Task requirements:
Write out the passage below on deception in Jacob's family word for word, from "That led in" to "of Gen 27).".

And as you pick up the various pieces you discover that one of the pieces of that jig-saw has the word Deception written across it in bold letters, because deception was woven into the very fabric of this familie’s life.

Jacob, Joseph’s father was a deceiver from his earliest days, and he learned the art of deception and was encouraged in the practice of it by his mother Rebekah.

And as you read the history of this family circle you discover one case of deception after another. You recall for example, how encouraged by and conspiring with his mother Rebekah, Jacob deceived his ageing and almost blind father Isaac into bestowing the blessing of the family inheritance upon him instead of his brother Esau who was the rightful heir as the eldest of the two sons. (Gen27).

You remember how as a result of that deception there developed such a hatred towards Jacob on the part of Esau that Esau vowed to kill Jacob.

That led in turn to Rebekah once again demonstrating her lying and deceptive streak by persuading Isaac to send Jacob away to Laban to supposedly look for a wife when in fact the real reason was to save her favorite son’s skin from his brothers murderous intentions. (End of Gen 27).

Then as you follow the story through you discover that Laban, Rebekah’s brother, also manifested this particular personal characteristic of deception, when he deceived Jacob on his wedding night by giving him Leah as his wife, instead of Rachel whom he loved.

I don’t know how Jacob fell for that. My mum always tells me open your eyes very wide before you get married because after that you will have to close them many times.

Then there was further scheming and deception in the business deal that Jacob and Laban struck up over the division of their livestock with each trying to get the better of the other.

Information supplied:
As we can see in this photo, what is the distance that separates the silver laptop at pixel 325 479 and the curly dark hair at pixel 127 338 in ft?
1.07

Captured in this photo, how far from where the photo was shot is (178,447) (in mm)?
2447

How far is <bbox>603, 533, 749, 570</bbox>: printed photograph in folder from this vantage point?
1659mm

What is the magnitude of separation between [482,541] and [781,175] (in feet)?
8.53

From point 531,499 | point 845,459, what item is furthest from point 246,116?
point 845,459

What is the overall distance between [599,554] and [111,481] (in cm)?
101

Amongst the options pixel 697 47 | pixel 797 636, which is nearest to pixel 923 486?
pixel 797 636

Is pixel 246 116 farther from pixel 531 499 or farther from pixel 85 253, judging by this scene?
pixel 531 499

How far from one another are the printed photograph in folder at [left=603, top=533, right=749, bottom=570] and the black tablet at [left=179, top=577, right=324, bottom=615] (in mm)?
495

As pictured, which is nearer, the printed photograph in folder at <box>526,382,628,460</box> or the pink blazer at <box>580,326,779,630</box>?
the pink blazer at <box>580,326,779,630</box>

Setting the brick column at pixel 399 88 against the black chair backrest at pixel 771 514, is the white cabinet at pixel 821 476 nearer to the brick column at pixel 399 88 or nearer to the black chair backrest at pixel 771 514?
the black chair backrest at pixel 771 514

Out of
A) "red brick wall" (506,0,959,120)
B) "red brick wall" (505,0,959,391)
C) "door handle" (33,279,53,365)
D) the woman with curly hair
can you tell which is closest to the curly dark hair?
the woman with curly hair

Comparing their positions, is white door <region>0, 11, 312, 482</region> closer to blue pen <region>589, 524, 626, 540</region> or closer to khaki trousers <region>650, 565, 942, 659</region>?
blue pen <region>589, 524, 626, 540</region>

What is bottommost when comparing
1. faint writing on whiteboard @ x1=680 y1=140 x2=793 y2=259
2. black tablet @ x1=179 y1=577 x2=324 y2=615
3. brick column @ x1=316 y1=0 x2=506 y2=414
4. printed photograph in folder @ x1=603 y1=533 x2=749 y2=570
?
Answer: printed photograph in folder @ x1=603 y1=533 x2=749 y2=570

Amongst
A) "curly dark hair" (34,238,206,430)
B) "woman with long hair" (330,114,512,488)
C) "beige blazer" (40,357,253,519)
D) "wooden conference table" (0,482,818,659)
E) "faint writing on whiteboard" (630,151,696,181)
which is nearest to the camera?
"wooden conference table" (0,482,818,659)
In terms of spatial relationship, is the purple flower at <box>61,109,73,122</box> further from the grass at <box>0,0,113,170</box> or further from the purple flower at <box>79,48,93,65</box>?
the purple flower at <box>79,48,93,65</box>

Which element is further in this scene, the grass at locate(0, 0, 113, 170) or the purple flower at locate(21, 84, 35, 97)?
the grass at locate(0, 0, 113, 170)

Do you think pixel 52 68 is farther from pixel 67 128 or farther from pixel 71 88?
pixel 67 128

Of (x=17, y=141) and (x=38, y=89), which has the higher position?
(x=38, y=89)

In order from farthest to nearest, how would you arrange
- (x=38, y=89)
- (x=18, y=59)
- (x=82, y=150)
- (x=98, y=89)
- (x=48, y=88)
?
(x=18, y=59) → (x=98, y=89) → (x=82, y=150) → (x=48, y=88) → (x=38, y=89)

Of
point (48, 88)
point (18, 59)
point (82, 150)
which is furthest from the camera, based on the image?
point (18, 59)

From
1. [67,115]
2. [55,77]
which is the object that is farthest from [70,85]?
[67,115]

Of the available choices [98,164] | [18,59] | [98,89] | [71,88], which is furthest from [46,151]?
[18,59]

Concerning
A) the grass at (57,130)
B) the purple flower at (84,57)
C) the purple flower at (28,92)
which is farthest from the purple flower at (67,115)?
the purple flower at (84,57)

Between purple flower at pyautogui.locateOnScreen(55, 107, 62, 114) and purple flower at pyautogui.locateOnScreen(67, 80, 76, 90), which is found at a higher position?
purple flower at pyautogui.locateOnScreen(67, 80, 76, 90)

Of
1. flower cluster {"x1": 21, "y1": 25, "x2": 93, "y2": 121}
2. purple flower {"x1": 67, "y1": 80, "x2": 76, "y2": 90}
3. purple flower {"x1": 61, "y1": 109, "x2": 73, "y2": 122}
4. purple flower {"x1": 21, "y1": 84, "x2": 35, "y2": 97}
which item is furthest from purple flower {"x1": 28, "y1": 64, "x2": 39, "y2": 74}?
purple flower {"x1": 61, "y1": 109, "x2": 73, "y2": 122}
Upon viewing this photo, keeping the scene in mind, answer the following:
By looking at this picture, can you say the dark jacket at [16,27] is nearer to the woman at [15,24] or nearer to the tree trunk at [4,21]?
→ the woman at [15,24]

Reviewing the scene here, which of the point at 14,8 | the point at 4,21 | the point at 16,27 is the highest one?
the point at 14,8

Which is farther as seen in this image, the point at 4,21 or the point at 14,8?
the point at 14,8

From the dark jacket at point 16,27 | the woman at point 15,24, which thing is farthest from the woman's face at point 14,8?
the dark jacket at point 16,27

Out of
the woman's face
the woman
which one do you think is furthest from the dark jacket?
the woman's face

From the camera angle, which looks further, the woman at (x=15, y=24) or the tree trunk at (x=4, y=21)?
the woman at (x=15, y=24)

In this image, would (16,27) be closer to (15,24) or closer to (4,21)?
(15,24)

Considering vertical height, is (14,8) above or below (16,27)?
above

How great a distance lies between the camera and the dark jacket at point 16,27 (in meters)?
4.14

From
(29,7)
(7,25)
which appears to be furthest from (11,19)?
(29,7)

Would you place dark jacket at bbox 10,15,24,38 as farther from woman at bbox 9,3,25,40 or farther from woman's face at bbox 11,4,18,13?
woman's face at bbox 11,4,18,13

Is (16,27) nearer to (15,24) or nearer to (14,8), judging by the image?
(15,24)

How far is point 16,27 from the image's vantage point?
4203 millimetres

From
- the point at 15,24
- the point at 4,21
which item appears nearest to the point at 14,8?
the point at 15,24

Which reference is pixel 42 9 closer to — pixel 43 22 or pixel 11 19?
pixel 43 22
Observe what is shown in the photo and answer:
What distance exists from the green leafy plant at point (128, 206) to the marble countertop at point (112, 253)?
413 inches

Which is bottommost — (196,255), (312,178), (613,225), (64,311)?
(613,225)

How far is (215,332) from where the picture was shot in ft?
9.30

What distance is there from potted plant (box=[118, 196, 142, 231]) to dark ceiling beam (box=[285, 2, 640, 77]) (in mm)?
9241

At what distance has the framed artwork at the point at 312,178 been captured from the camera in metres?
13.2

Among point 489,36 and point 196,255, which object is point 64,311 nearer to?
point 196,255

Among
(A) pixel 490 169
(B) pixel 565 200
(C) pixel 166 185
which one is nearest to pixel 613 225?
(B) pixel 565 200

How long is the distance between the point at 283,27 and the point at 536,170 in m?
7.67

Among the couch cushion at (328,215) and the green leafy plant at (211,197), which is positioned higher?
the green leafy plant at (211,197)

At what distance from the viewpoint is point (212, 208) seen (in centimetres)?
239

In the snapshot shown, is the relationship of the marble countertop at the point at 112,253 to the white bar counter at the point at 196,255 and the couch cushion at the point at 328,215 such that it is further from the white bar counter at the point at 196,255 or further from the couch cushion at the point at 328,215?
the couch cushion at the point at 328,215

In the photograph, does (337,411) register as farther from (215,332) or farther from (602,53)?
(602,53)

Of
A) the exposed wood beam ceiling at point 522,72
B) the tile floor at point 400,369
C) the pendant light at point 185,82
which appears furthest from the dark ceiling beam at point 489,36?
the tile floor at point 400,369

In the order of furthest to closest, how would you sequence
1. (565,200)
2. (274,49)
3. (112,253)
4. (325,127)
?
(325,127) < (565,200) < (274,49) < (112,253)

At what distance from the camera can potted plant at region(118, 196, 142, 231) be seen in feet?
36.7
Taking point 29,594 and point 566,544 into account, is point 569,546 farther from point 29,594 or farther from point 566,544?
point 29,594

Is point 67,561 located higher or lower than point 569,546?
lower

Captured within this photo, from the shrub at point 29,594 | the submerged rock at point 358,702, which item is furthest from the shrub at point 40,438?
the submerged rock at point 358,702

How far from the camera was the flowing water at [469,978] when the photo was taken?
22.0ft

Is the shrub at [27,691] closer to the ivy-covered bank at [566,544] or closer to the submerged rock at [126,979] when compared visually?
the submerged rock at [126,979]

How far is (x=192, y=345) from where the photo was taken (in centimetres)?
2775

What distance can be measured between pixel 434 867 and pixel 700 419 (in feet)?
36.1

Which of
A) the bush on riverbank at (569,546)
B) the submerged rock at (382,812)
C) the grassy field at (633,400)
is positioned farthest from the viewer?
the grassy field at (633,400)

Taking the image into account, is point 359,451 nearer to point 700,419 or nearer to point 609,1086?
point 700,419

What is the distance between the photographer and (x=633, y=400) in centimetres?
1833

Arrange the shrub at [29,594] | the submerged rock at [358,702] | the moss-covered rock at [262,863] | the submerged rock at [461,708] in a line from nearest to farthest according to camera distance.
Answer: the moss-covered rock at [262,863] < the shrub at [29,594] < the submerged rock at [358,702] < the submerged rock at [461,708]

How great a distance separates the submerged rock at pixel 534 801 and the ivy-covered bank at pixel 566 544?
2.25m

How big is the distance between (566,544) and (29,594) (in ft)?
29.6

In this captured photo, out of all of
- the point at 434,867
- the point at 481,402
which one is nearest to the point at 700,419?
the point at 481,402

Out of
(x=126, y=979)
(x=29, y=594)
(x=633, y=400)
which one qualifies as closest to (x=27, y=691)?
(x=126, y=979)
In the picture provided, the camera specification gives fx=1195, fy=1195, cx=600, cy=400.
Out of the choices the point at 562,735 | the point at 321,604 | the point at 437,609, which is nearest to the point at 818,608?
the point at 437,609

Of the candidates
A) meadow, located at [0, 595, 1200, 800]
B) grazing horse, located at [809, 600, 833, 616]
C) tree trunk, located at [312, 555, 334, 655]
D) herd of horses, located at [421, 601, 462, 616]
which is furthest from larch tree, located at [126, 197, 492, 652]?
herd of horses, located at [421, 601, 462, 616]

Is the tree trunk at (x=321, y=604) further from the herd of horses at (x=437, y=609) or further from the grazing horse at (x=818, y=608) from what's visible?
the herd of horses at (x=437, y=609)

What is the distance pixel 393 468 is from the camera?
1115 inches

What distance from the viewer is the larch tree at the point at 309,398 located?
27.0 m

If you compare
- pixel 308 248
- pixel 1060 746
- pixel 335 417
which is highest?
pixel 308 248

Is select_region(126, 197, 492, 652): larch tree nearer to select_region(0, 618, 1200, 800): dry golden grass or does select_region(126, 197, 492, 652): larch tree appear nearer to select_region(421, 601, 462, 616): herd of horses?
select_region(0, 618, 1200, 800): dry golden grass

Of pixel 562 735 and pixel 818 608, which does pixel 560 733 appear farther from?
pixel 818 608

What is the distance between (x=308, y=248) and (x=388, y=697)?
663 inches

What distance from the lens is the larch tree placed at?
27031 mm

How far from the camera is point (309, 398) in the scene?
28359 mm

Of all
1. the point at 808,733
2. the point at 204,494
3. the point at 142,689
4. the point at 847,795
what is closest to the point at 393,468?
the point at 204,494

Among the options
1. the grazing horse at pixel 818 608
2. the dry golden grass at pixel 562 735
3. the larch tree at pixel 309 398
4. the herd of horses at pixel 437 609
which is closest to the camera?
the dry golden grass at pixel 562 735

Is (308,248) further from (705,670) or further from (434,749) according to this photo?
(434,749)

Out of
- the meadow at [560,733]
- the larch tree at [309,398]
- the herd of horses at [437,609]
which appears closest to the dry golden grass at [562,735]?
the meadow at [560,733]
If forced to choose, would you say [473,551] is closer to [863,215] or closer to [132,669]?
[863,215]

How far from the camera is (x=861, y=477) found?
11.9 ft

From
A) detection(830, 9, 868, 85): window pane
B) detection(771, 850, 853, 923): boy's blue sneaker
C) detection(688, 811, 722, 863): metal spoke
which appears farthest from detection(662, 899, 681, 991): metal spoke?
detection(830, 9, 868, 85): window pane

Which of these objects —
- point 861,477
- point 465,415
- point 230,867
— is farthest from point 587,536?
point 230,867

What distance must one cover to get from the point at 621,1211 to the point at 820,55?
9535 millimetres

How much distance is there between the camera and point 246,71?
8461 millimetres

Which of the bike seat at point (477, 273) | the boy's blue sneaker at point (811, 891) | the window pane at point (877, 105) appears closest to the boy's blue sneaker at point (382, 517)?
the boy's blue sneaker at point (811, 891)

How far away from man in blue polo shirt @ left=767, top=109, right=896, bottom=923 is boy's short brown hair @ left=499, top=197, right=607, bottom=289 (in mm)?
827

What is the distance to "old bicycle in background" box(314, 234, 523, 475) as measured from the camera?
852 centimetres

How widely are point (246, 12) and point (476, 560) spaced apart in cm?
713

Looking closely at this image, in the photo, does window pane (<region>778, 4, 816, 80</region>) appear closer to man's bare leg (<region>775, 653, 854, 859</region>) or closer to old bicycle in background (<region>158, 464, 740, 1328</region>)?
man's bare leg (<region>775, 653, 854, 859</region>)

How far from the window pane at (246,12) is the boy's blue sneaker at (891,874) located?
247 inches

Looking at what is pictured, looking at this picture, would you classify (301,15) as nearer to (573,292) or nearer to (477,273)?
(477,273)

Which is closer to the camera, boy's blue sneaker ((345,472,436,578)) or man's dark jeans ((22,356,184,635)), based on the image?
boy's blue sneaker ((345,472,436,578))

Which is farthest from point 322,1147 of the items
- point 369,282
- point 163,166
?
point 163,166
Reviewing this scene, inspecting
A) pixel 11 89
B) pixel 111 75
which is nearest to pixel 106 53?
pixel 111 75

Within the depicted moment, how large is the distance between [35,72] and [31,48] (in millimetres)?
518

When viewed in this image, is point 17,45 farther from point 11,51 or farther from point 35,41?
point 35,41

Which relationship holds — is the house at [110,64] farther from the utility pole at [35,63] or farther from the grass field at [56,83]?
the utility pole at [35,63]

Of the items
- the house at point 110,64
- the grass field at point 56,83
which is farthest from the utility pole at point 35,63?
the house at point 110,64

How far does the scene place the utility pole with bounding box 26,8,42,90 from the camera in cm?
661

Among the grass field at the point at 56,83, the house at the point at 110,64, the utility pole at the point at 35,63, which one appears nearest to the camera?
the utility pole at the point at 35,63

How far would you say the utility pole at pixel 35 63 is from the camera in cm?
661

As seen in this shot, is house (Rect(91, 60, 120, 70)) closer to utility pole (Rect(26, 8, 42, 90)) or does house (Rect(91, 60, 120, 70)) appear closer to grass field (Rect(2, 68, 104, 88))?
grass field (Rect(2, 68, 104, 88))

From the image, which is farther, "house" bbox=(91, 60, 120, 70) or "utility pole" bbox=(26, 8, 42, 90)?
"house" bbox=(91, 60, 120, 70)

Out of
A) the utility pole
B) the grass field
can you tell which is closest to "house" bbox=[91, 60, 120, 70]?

Final result:
That led in turn to Rebekah once again demonstrating her lying and deceptive streak by persuading Isaac to send Jacob away to Laban to supposedly look for a wife when in fact the real reason was to save her favorite son’s skin from his brothers murderous intentions. (End of Gen 27).